Let’s say you’re searching for : "art", "cart", "ted". Using the naive approach, you’d scan through your text three times - once for each keyword.
If you’ve already searched for "art" and you know it’s there, you can start there. Just build a finite state machine and exploit shared suffixes. Basically, a tree (of strings) where each node represents a prefix of one of your keywords. As you scan through your text character by character, you move through this graph. Sounds eerily similar to a trie? That’s because it’s a trie!
What’s clever is that the algorithm builds “failure links” between nodes. In English, that’s - “if the next character doesn’t match, don’t start from the root. Jump to this other node in the tree that shares the longest suffix.”
Let me show you a simple example. If you’re searching for {a, ab, b, bc, bca, c, ca, caa}, the algorithm builds a trie (prefix tree) and adds the extra links you see in blue/green:
If you’re familiar with a trie, it just adds a failure link. That way, you can instantly jump to the longest matching suffix instead of scanning the word from root again. Let’s say you’re searching "abccab", you walk through this trie (automaton) once, character by character. The text is only scanned once - so you end up with a time complexity of O(n); where n is the length of the text.
A naive approach would have you scanning the word again and again; O(n * m * k) where m is the number of keywords and k is their average length. Aho-Corasick is O(n+m+z), where z is the number of matches. Even if you searched for millions of keywords, Aho-Corasick handles it linearly.
Implementation
You can find a simple implementation in my recent project, where I adapted it for searching 9 mutations (patterns) in a genome file (basically 4M characters), and it searched the whole thing in 0.75s. Sure, the patterns I’m using are tiny, but it’s pretty fast!
I’m showing a simple example so you get how it works.
# naive approach
for comment in reddit_comments:
for keyword in keywords:
if keyword in comment:
# alert user
# with aho-corasick
step 1: build an automaton (trie) using patterns
step 2: add failure links (with bfs)
step 3: search automaton by following failure links, and return patterns that matched
I think the implementation is about 60 lines of actual code.
There’s also a recent library - pyahocorasick; it’s super easy to use.
Use this when
You don’t have to spam ahocorasick when searching for three keywords in a paragraph. Use it when:
- you’re searching for thousands of keywords that don’t change often (F5Bot usecase)
- it needs to run often (think streams)
Closing thoughts
The Aho-Corasick was invented by Margaret with a pen and paper 50 years ago, without any AI. Still, the core ideas hasn’t changed much in multi-pattern string matching.

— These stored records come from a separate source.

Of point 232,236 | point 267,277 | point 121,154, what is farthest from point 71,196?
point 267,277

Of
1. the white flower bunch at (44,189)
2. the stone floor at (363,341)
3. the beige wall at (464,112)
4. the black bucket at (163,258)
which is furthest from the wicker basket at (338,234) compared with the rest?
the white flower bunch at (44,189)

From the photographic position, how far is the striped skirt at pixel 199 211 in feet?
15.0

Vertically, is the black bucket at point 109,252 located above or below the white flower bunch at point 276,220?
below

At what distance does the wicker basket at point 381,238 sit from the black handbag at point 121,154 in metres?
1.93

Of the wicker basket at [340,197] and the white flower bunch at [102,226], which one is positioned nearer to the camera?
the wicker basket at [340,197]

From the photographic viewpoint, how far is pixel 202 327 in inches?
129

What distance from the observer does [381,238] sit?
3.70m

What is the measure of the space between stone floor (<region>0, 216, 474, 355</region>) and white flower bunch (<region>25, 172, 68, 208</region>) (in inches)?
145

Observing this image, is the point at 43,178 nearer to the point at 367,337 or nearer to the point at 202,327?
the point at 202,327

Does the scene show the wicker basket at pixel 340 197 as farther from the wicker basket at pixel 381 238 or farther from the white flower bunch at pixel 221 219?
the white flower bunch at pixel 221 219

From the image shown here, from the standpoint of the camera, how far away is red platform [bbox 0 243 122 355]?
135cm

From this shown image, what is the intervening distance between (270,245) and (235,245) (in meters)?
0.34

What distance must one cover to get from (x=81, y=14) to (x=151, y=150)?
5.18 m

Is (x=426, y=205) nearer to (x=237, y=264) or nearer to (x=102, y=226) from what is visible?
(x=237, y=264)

Computers today are millions of times faster, and the $600 search problem would be trivial today. But if you’re processing millions of Reddit comments per day on a tiny VPS, you can’t just throw hardware at the problem.
Food for thought, there’s probably a 50-year-old algorithm that solves your problem better than whatever you’re about to implement. If you read this far, let me know if you know what algorithms you find exciting!
Footnotes:
- The original 1975 paper Efficient string matching: An aid to bibliographic search is surprisingly readable.

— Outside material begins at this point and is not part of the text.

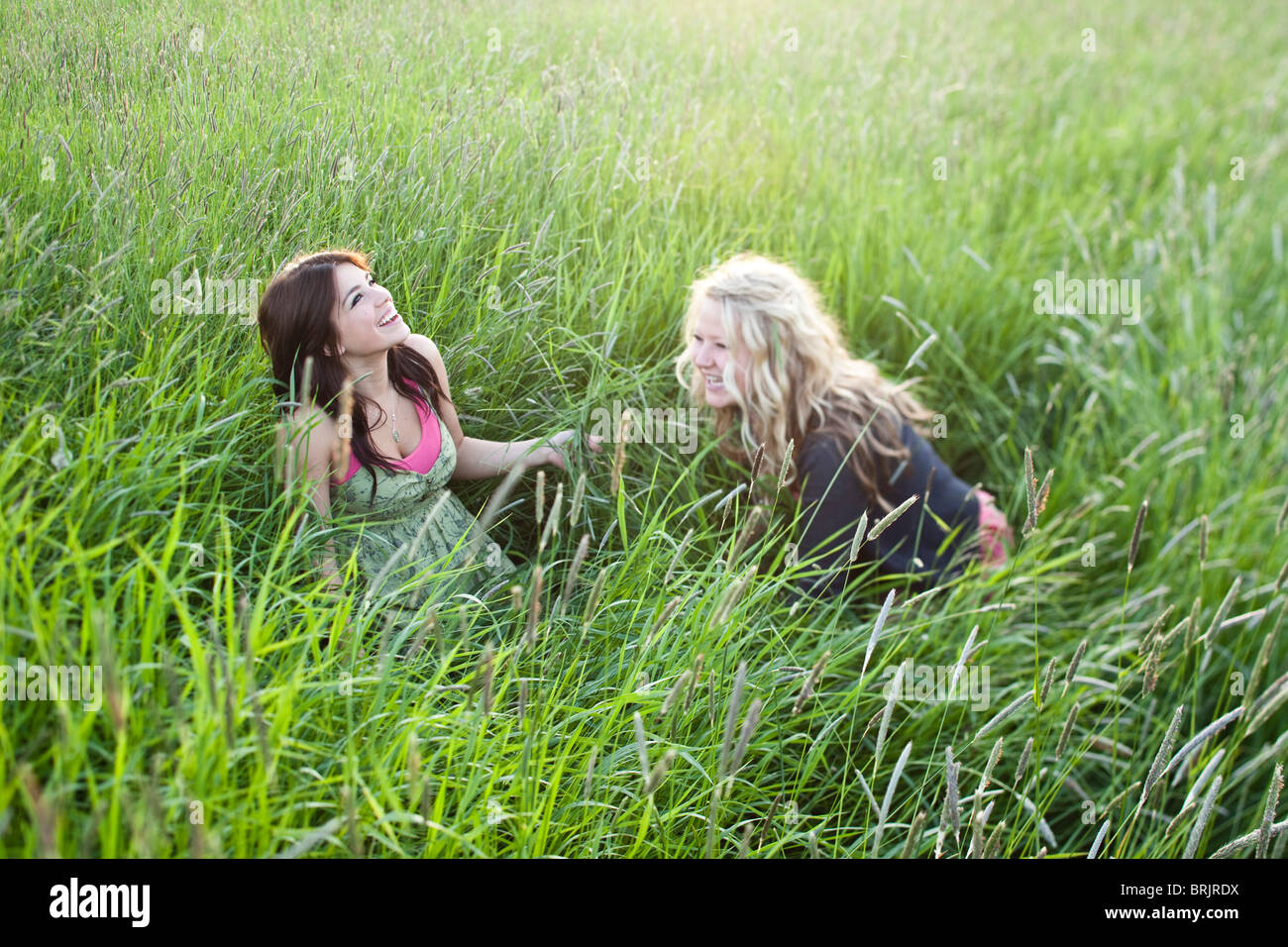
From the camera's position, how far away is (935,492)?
3064 millimetres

- Margaret J. Corasick’s PhD dissertation (1974) was “securing proprietary data within open systems” - early information security. Sad that she doesn’t have her own Wikipedia page, despite her algorithm and Alfred Aho (he’s the ‘A’ in AWK - Aho, Weinberger, Kernighan) both having their own Wikipedia pages.
- There’s a Python library called
pyahocorasickthat’s implemented in C for production use. I’m sure it’s way faster than my version, but the principles are identical. I’ll run a benchmark soon. - KMP (Knuth-Morris-Pratt) uses a similar approach for compiling patterns into a finite automata. Basically
ahocorasickfor a single pattern. Both precompute a structure and exploit prefixes that show up. - The Aho-Corasick automaton can become massive - O(total characters in all keywords). If you have millions of patterns, it might need significant memory.